Extract to read -
....................
For starters, you should know more often do children display self harming behavior and have an eating disorder, more so than older adults.

These kids may have experienced a trauma in their lives – some kind of abuse. I believe it matters not about what kind of abuse – physical or mental or even verbal abuse. Studies show these children are extremely active, more so overachievers and perfectionists.

Another point to be remembered is they are sensitive people and if adults, this self harming behavior could have been going on for some time. Truth be told, they don’t have a clue as to how to stop these games of desire driven behaviors.

Wendy Lader, SAFE Alternatives’ clinical director, confirms this problem is more typical of girls, however, young men are not immune. For a parent, this is one situation that baffles the mind. The only good thing about this disorder, it’s not an attempt to kill.

Dr. Lader’s assertion is this is normal self harming behavior in children belonging to the Gothic culture [see the webmd]. At the same time, Dr. Lader says it could be a sign of a condition more serious like schizophrenia, anxiety disorder or bipolar disorder.

The Emotional Pain of a Cutter

It’s ironic anyone would hurt themselves in order to feel better. I didn’t understand it until one day the light bulb came on. People, but especially children, have difficulties coping with the underlying issues so they use self harming behavior to deal with the pain.

Self-harm is similar to drugs that induce endorphins, creating an effect that feels good. You might say cutting yourself is not the same as doing drugs, but at the end of the day, it is. It’s self-destructive, it’s addicting and it has a trigger.

Dr. [David] Rosen, professor of pediatrics [University of Michigan], director of the Section for Teenage and Young Adult Health says parents should look for –

  • Tiny, straight lines, linear cuts on the upper arm, forearm and even the legs
  • Mood swings, anxiety, acting out, poor job or school performance, communication problems
  • Regular, unexplained scratches and cuts

How to Stop Self harming Behavior

As with most addictions, stopping is easier said than done. It’s one of the most difficult self-harming behavior in adults to quit. It’s not for everybody. You’ll know the first time you try it if you’ll do it again. I think it takes a lot of courage and strength to harm yourself.
....................
Data records -
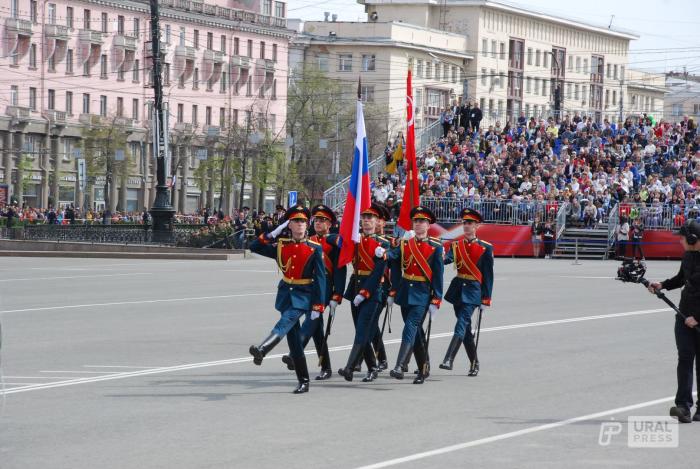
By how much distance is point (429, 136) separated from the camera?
55469 millimetres

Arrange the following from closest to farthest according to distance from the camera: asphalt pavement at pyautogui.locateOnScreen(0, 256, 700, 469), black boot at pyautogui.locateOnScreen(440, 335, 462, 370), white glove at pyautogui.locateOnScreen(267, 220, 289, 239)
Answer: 1. asphalt pavement at pyautogui.locateOnScreen(0, 256, 700, 469)
2. white glove at pyautogui.locateOnScreen(267, 220, 289, 239)
3. black boot at pyautogui.locateOnScreen(440, 335, 462, 370)

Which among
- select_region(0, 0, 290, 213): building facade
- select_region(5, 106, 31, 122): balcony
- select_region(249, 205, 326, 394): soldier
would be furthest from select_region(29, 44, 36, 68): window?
select_region(249, 205, 326, 394): soldier

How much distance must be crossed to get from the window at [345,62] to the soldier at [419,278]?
99.8 meters

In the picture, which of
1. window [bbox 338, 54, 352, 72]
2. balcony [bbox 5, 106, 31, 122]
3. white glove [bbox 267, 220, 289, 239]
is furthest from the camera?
window [bbox 338, 54, 352, 72]

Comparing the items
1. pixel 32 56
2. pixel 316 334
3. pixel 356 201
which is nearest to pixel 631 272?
pixel 316 334

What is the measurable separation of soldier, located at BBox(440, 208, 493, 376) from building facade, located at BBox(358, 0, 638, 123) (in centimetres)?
9909

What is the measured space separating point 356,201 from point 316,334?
1.71m

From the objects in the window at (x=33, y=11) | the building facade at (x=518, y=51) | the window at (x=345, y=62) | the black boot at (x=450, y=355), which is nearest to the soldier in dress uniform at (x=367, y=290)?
the black boot at (x=450, y=355)

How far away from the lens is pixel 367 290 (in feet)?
44.1

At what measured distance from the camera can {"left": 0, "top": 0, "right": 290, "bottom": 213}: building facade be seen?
77.4 meters

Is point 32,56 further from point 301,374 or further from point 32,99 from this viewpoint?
point 301,374

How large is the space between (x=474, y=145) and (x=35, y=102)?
3582 centimetres

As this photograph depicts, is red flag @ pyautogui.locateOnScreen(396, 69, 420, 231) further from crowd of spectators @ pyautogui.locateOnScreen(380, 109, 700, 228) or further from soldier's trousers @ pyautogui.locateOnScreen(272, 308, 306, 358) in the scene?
crowd of spectators @ pyautogui.locateOnScreen(380, 109, 700, 228)

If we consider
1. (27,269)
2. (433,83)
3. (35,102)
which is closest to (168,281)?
(27,269)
....................
What to work on -
a) In the text on self-harming behavior, which more serious conditions does Dr. Lader say self-harm could be a sign of?
b) Write the next part of the text on self-harming behavior, starting after its final sentence.

Activity answers -
a) Schizophrenia, anxiety disorder or bipolar disorder.

b)
There are people who never stop, sadly. But to help, a person may need to seek self-harming behavior treatment as well as alter their –

  • Way of thinking and talking
  • Their surroundings and possibly the people in them
  • Involve the right people as support systems

In addition, I believe they should

  • Keep busy and when things start to get bad
  • Surround themselves with other people
  • Don’t go where they normally harm themselves
  • Toss out the weapons they use
  • Get professional help
  • Kick a punching bag or punch it
  • Eat something spicy
  • Submerge the face in a bowl of ice cubes or freezing water
  • Workout – go ham
  • Talk it out with someone you trust fully
  • Look in the mirror and say I desire more as often as you like

Self-harming behavior, when cutting is the main release, is scary. Winning this battle alone is going to be extra tough. In fact, I would not try it alone. Talk to someone who is freed from desire to cut.

Self  harming Behavior: Conclusion

If you suspect someone is using self harming behavior as a pain reliever, you should help them. The one thing I desire is we learn and we grow away from self-loathing behaviors into positive, cheerful and healthy individuals. It won’t happen overnight, but it can be done!  

Don’t give up on yourself and remember, if you’re strong enough to hurt yourself, you’re strong enough to combat it!